The Corner

Debtor Nation

From the Washington Times comes this eye-opener for a Monday morning:

As recently as 1996, America’s net debtor status was minus $456 billion. Since 1996, it has increased by more than $3 trillion, or 660 percent, as America’s 12-year cumulative trade deficit soared by $5.7 trillion.

Scary. Here’s more: Our net indebtedness spiked by well over a trillion bucks in a single year:

At the end of 2008, America’s net international investment position was minus $3.47 trillion, the Commerce Department reported Friday. That represents the difference between the value of U.S. assets owned by foreigners ($23.36 trillion) and the value of foreign assets owned by Americans ($19.89 trillion).

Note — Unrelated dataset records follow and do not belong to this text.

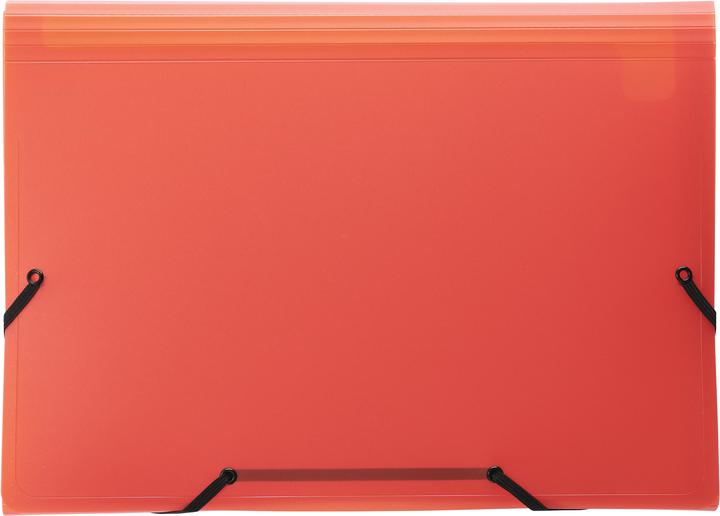 Immagine prodotto Kolma Cartella a scomparti Easy A4 media 12 schede arancione (A4, 1 x)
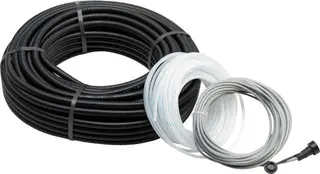 Viega Kabel Grundfix 4987.6 in 20m Kunststoff schwarz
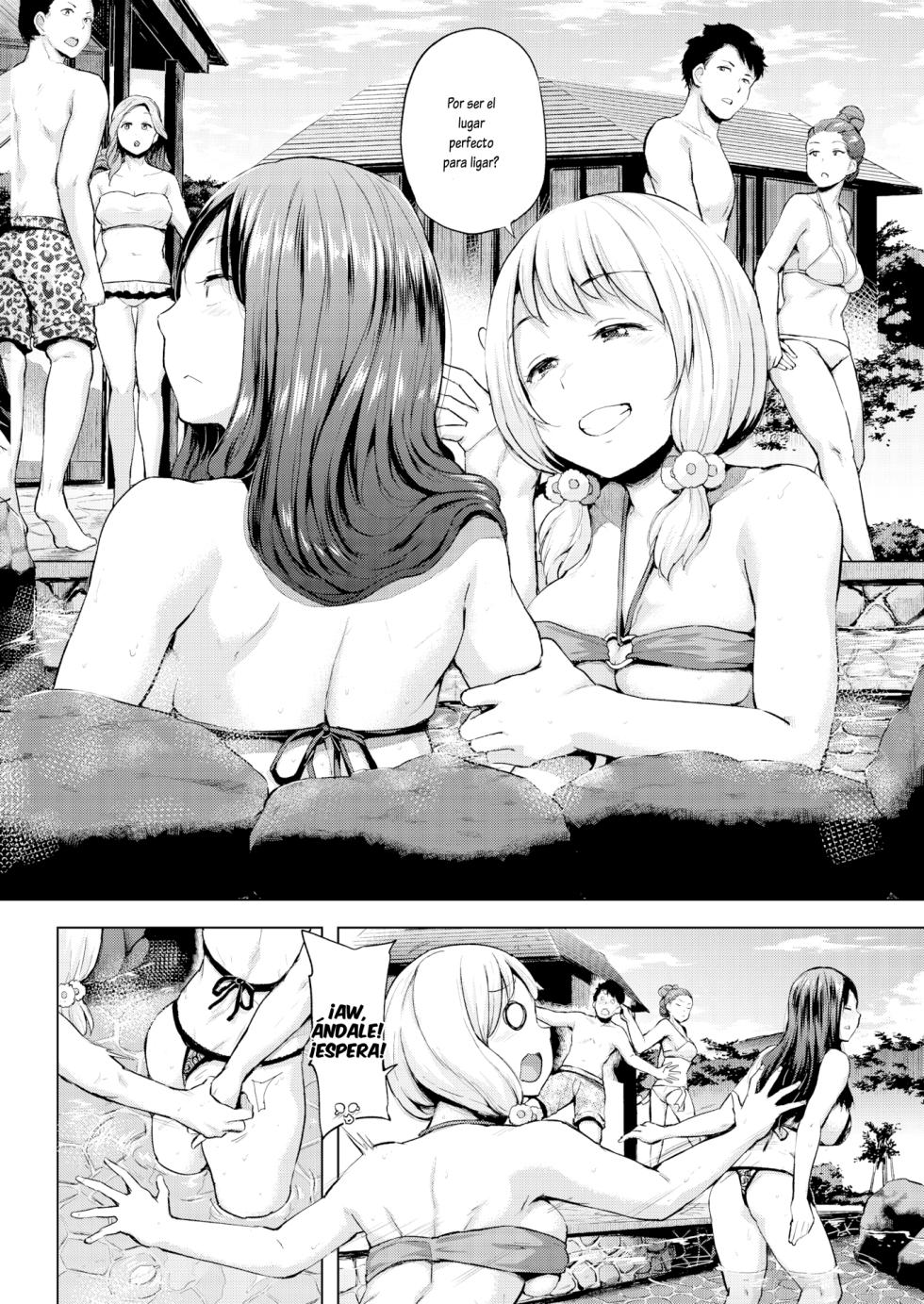 [Yumeno Tanuki] Chiguhagu PLAY.01 (Ecchi, Hame, Zettai) [Spanish] [Lovely Diablesse Scan] - Page 3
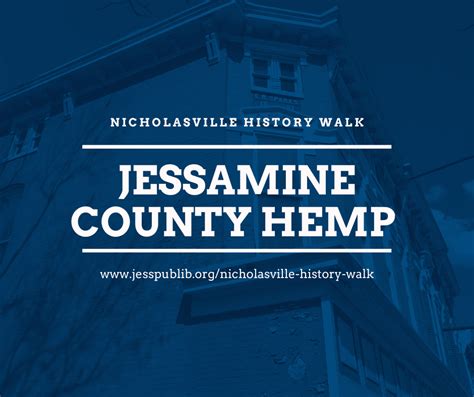 Jessamine County Hemp - Jessamine County Public Library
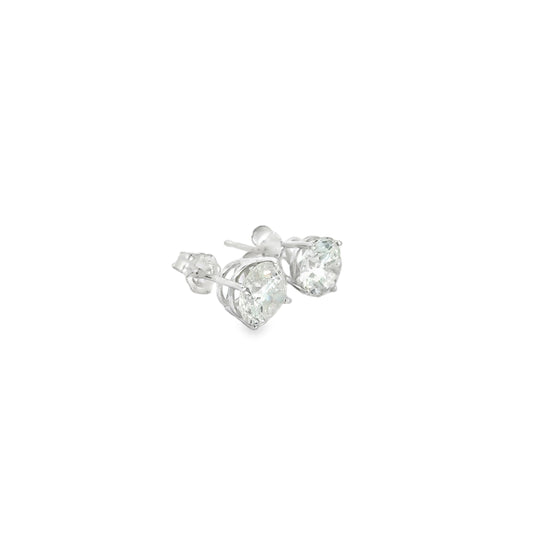 2.54 CTTW Studs Earrings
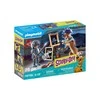 Playmobil Rinkinys Scooby-Doo 70709 Przygoda su Juodas Knight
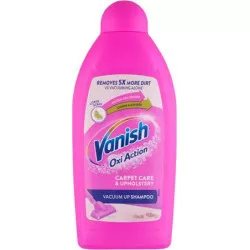 Szőnyegtisztító sampon, kézi, 0,5 l, VANISH "Oxi Action"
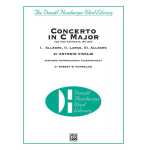 Concerto in C for Two Trumpets (c/band) -Antonio Vivaldi / Arr.Robert W. Rumbelow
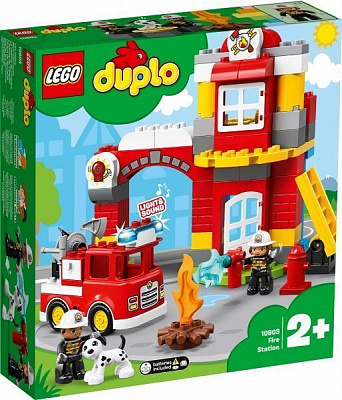 Конструктор LEGO Duplo Пожежне депо 10903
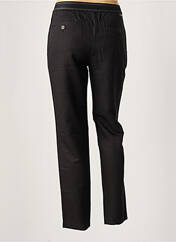 Pantalon 7/8 noir LEON & HARPER pour femme seconde vue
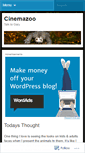 Mobile Screenshot of cinemazoo.wordpress.com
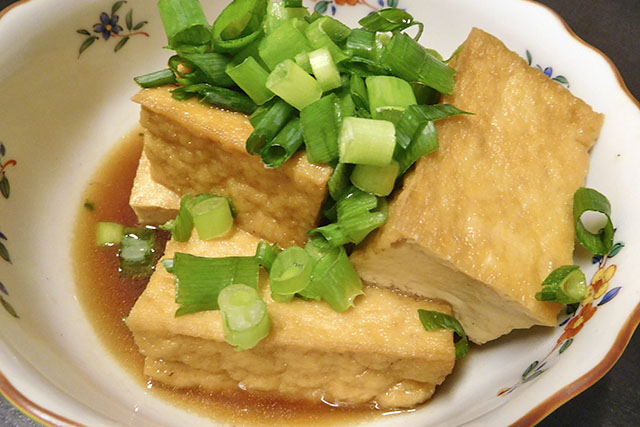 【あさイチ】厚揚げの簡単レンチン煮のレシピ(りなてぃ)朝10分以内にできる時短レシピ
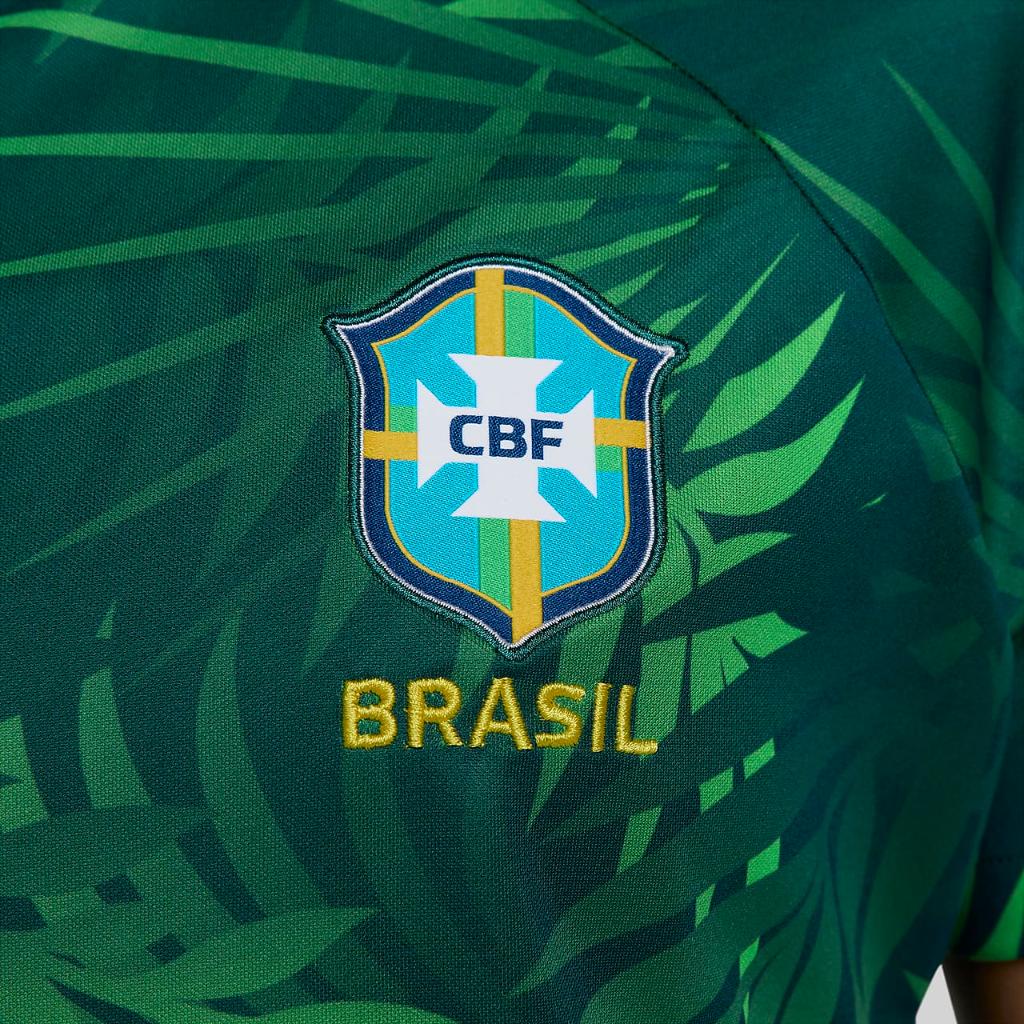 Brazil Academy Pro Women&#039;s Nike Dri-FIT Pre-Match Soccer Top DR5032-329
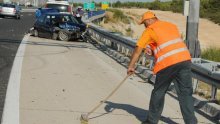 Na A1 prema Zagrebu vozi se otežano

At the end of 2007, the U.S. net international investment position was minus $2.14 trillion. Thus, America’s net indebtedness with the rest of the world increased by $1.33 trillion, or 62 percent, during 2008. It was by far the biggest annual increase in data that go back to 1976.

The bottom line:

Foreigners now hold nearly 50 percent of the federal government’s publicly held debt. If foreign investors significantly reduce their purchase of future U.S. Treasury debt securities, without even dumping their current holdings, U.S. interest rates could soar and the dollar could collapse, analysts fear. At minus $3.47 trillion, America’s net debtor status with foreigners represents nearly 25 percent of U.S. gross domestic product, the highest level in history. “Three decades of massive [trade] deficits have converted the United States from the world’s banker – able to ‘pay any price and bear any burden in the cause of freedom’ – to the world’s largest debtor, utterly dependent on China and other foreign interests,” said Charles McMillion, chief economist of Washington-based MBG Information Services.

The scariest part: Virtually all the statistics in this report reflect circumstances as of the end of 2008 — they do not factor in Obama.